SUPPLIED ENTRIES —
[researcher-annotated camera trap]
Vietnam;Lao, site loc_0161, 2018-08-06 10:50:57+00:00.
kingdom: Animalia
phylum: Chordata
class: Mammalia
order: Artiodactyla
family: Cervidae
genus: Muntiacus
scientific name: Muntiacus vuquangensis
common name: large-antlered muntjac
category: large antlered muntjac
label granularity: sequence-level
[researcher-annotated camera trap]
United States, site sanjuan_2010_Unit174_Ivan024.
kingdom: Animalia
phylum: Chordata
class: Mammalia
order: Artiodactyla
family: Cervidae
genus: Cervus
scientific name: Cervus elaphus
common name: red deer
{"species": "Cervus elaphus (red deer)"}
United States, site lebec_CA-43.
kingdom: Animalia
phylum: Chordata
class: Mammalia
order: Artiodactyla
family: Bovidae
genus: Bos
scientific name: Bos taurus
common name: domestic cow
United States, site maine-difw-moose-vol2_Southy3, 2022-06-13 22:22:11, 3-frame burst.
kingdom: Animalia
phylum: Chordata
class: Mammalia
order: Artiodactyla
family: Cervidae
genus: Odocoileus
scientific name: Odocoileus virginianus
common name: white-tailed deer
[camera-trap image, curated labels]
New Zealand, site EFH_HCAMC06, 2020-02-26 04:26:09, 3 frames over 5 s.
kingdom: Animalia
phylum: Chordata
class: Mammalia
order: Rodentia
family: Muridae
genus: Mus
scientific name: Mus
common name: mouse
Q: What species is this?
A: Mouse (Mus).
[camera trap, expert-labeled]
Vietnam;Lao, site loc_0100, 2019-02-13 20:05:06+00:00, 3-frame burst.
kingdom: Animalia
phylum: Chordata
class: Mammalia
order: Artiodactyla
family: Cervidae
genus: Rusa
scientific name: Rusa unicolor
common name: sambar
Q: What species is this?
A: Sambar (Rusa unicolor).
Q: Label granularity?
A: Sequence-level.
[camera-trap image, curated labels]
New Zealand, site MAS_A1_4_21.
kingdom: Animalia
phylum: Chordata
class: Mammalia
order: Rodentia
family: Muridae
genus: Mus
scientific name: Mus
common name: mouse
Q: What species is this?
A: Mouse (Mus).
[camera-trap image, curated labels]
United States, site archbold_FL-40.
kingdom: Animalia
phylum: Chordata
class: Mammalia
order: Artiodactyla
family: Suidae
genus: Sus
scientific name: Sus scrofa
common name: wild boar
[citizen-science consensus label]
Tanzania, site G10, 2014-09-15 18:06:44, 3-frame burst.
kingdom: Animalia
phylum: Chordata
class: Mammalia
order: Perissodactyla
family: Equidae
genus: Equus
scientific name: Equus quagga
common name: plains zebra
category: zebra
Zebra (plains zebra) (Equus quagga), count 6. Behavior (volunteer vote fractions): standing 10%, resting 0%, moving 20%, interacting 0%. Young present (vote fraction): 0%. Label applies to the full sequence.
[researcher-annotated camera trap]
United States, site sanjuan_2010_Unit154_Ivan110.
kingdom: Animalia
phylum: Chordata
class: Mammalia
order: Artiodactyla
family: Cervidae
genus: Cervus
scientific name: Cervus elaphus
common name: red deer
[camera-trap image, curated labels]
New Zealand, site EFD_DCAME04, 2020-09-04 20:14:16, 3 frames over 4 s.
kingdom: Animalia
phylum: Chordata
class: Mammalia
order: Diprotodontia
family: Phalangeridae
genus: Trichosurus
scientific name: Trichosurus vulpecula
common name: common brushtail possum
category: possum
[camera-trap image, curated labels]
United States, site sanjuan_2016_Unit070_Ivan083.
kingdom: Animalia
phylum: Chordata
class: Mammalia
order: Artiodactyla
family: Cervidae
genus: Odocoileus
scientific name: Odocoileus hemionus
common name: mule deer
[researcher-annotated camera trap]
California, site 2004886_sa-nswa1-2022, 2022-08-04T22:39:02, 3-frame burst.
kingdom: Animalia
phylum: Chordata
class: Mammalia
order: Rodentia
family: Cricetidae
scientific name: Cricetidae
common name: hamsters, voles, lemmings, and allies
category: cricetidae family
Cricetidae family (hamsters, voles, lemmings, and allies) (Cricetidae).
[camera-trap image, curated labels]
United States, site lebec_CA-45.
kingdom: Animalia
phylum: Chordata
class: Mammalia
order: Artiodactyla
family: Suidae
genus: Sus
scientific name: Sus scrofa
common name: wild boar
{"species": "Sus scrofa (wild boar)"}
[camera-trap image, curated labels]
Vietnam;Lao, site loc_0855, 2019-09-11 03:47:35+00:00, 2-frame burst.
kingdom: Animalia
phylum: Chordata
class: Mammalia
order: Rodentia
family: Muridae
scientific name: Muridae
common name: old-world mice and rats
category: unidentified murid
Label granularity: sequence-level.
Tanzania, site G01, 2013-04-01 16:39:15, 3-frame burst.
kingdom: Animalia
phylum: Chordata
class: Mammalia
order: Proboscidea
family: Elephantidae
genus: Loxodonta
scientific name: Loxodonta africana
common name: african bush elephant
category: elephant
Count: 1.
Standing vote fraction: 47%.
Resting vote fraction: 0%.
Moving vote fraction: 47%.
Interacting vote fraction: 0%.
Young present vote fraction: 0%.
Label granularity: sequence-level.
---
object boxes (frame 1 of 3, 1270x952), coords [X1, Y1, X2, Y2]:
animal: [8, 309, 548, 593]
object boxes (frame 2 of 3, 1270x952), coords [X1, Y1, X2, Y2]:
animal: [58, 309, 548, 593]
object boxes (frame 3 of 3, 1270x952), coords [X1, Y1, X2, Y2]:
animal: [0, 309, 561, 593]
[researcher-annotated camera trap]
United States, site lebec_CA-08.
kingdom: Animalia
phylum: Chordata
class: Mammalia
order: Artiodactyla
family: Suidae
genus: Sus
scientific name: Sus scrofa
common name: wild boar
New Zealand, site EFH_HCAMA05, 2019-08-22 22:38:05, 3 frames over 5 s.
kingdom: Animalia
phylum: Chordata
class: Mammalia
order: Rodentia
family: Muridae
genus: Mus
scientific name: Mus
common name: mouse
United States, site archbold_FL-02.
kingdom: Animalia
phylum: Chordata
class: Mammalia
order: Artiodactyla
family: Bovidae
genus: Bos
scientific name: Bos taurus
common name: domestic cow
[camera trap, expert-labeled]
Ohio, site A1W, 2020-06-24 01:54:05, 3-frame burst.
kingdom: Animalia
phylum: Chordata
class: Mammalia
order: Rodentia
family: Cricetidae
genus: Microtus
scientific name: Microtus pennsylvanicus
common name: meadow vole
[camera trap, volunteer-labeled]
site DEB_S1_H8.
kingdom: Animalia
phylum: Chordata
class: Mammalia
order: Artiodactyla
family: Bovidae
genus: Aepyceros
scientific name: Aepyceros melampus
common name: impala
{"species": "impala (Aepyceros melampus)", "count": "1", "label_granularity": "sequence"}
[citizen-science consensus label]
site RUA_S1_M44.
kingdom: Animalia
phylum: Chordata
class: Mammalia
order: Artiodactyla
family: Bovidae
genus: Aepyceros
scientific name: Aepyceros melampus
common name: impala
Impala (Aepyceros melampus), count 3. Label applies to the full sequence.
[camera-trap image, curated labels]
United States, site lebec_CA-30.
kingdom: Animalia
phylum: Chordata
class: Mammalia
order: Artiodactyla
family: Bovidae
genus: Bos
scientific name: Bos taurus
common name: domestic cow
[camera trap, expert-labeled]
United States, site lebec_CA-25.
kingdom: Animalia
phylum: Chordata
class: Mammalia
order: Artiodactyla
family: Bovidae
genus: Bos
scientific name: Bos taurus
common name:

WHAT TO DO —
Set down all of the data above, word for word.

EXPECTED OUTPUT —
[researcher-annotated camera trap]
Vietnam;Lao, site loc_0161, 2018-08-06 10:50:57+00:00.
kingdom: Animalia
phylum: Chordata
class: Mammalia
order: Artiodactyla
family: Cervidae
genus: Muntiacus
scientific name: Muntiacus vuquangensis
common name: large-antlered muntjac
category: large antlered muntjac
label granularity: sequence-level
[researcher-annotated camera trap]
United States, site sanjuan_2010_Unit174_Ivan024.
kingdom: Animalia
phylum: Chordata
class: Mammalia
order: Artiodactyla
family: Cervidae
genus: Cervus
scientific name: Cervus elaphus
common name: red deer
{"species": "Cervus elaphus (red deer)"}
United States, site lebec_CA-43.
kingdom: Animalia
phylum: Chordata
class: Mammalia
order: Artiodactyla
family: Bovidae
genus: Bos
scientific name: Bos taurus
common name: domestic cow
United States, site maine-difw-moose-vol2_Southy3, 2022-06-13 22:22:11, 3-frame burst.
kingdom: Animalia
phylum: Chordata
class: Mammalia
order: Artiodactyla
family: Cervidae
genus: Odocoileus
scientific name: Odocoileus virginianus
common name: white-tailed deer
[camera-trap image, curated labels]
New Zealand, site EFH_HCAMC06, 2020-02-26 04:26:09, 3 frames over 5 s.
kingdom: Animalia
phylum: Chordata
class: Mammalia
order: Rodentia
family: Muridae
genus: Mus
scientific name: Mus
common name: mouse
Q: What species is this?
A: Mouse (Mus).
[camera trap, expert-labeled]
Vietnam;Lao, site loc_0100, 2019-02-13 20:05:06+00:00, 3-frame burst.
kingdom: Animalia
phylum: Chordata
class: Mammalia
order: Artiodactyla
family: Cervidae
genus: Rusa
scientific name: Rusa unicolor
common name: sambar
Q: What species is this?
A: Sambar (Rusa unicolor).
Q: Label granularity?
A: Sequence-level.
[camera-trap image, curated labels]
New Zealand, site MAS_A1_4_21.
kingdom: Animalia
phylum: Chordata
class: Mammalia
order: Rodentia
family: Muridae
genus: Mus
scientific name: Mus
common name: mouse
Q: What species is this?
A: Mouse (Mus).
[camera-trap image, curated labels]
United States, site archbold_FL-40.
kingdom: Animalia
phylum: Chordata
class: Mammalia
order: Artiodactyla
family: Suidae
genus: Sus
scientific name: Sus scrofa
common name: wild boar
[citizen-science consensus label]
Tanzania, site G10, 2014-09-15 18:06:44, 3-frame burst.
kingdom: Animalia
phylum: Chordata
class: Mammalia
order: Perissodactyla
family: Equidae
genus: Equus
scientific name: Equus quagga
common name: plains zebra
category: zebra
Zebra (plains zebra) (Equus quagga), count 6. Behavior (volunteer vote fractions): standing 10%, resting 0%, moving 20%, interacting 0%. Young present (vote fraction): 0%. Label applies to the full sequence.
[researcher-annotated camera trap]
United States, site sanjuan_2010_Unit154_Ivan110.
kingdom: Animalia
phylum: Chordata
class: Mammalia
order: Artiodactyla
family: Cervidae
genus: Cervus
scientific name: Cervus elaphus
common name: red deer
[camera-trap image, curated labels]
New Zealand, site EFD_DCAME04, 2020-09-04 20:14:16, 3 frames over 4 s.
kingdom: Animalia
phylum: Chordata
class: Mammalia
order: Diprotodontia
family: Phalangeridae
genus: Trichosurus
scientific name: Trichosurus vulpecula
common name: common brushtail possum
category: possum
[camera-trap image, curated labels]
United States, site sanjuan_2016_Unit070_Ivan083.
kingdom: Animalia
phylum: Chordata
class: Mammalia
order: Artiodactyla
family: Cervidae
genus: Odocoileus
scientific name: Odocoileus hemionus
common name: mule deer
[researcher-annotated camera trap]
California, site 2004886_sa-nswa1-2022, 2022-08-04T22:39:02, 3-frame burst.
kingdom: Animalia
phylum: Chordata
class: Mammalia
order: Rodentia
family: Cricetidae
scientific name: Cricetidae
common name: hamsters, voles, lemmings, and allies
category: cricetidae family
Cricetidae family (hamsters, voles, lemmings, and allies) (Cricetidae).
[camera-trap image, curated labels]
United States, site lebec_CA-45.
kingdom: Animalia
phylum: Chordata
class: Mammalia
order: Artiodactyla
family: Suidae
genus: Sus
scientific name: Sus scrofa
common name: wild boar
{"species": "Sus scrofa (wild boar)"}
[camera-trap image, curated labels]
Vietnam;Lao, site loc_0855, 2019-09-11 03:47:35+00:00, 2-frame burst.
kingdom: Animalia
phylum: Chordata
class: Mammalia
order: Rodentia
family: Muridae
scientific name: Muridae
common name: old-world mice and rats
category: unidentified murid
Label granularity: sequence-level.
Tanzania, site G01, 2013-04-01 16:39:15, 3-frame burst.
kingdom: Animalia
phylum: Chordata
class: Mammalia
order: Proboscidea
family: Elephantidae
genus: Loxodonta
scientific name: Loxodonta africana
common name: african bush elephant
category: elephant
Count: 1.
Standing vote fraction: 47%.
Resting vote fraction: 0%.
Moving vote fraction: 47%.
Interacting vote fraction: 0%.
Young present vote fraction: 0%.
Label granularity: sequence-level.
---
object boxes (frame 1 of 3, 1270x952), coords [X1, Y1, X2, Y2]:
animal: [8, 309, 548, 593]
object boxes (frame 2 of 3, 1270x952), coords [X1, Y1, X2, Y2]:
animal: [58, 309, 548, 593]
object boxes (frame 3 of 3, 1270x952), coords [X1, Y1, X2, Y2]:
animal: [0, 309, 561, 593]
[researcher-annotated camera trap]
United States, site lebec_CA-08.
kingdom: Animalia
phylum: Chordata
class: Mammalia
order: Artiodactyla
family: Suidae
genus: Sus
scientific name: Sus scrofa
common name: wild boar
New Zealand, site EFH_HCAMA05, 2019-08-22 22:38:05, 3 frames over 5 s.
kingdom: Animalia
phylum: Chordata
class: Mammalia
order: Rodentia
family: Muridae
genus: Mus
scientific name: Mus
common name: mouse
United States, site archbold_FL-02.
kingdom: Animalia
phylum: Chordata
class: Mammalia
order: Artiodactyla
family: Bovidae
genus: Bos
scientific name: Bos taurus
common name: domestic cow
[camera trap, expert-labeled]
Ohio, site A1W, 2020-06-24 01:54:05, 3-frame burst.
kingdom: Animalia
phylum: Chordata
class: Mammalia
order: Rodentia
family: Cricetidae
genus: Microtus
scientific name: Microtus pennsylvanicus
common name: meadow vole
[camera trap, volunteer-labeled]
site DEB_S1_H8.
kingdom: Animalia
phylum: Chordata
class: Mammalia
order: Artiodactyla
family: Bovidae
genus: Aepyceros
scientific name: Aepyceros melampus
common name: impala
{"species": "impala (Aepyceros melampus)", "count": "1", "label_granularity": "sequence"}
[citizen-science consensus label]
site RUA_S1_M44.
kingdom: Animalia
phylum: Chordata
class: Mammalia
order: Artiodactyla
family: Bovidae
genus: Aepyceros
scientific name: Aepyceros melampus
common name: impala
Impala (Aepyceros melampus), count 3. Label applies to the full sequence.
[camera-trap image, curated labels]
United States, site lebec_CA-30.
kingdom: Animalia
phylum: Chordata
class: Mammalia
order: Artiodactyla
family: Bovidae
genus: Bos
scientific name: Bos taurus
common name: domestic cow
[camera trap, expert-labeled]
United States, site lebec_CA-25.
kingdom: Animalia
phylum: Chordata
class: Mammalia
order: Artiodactyla
family: Bovidae
genus: Bos
scientific name: Bos taurus
common name:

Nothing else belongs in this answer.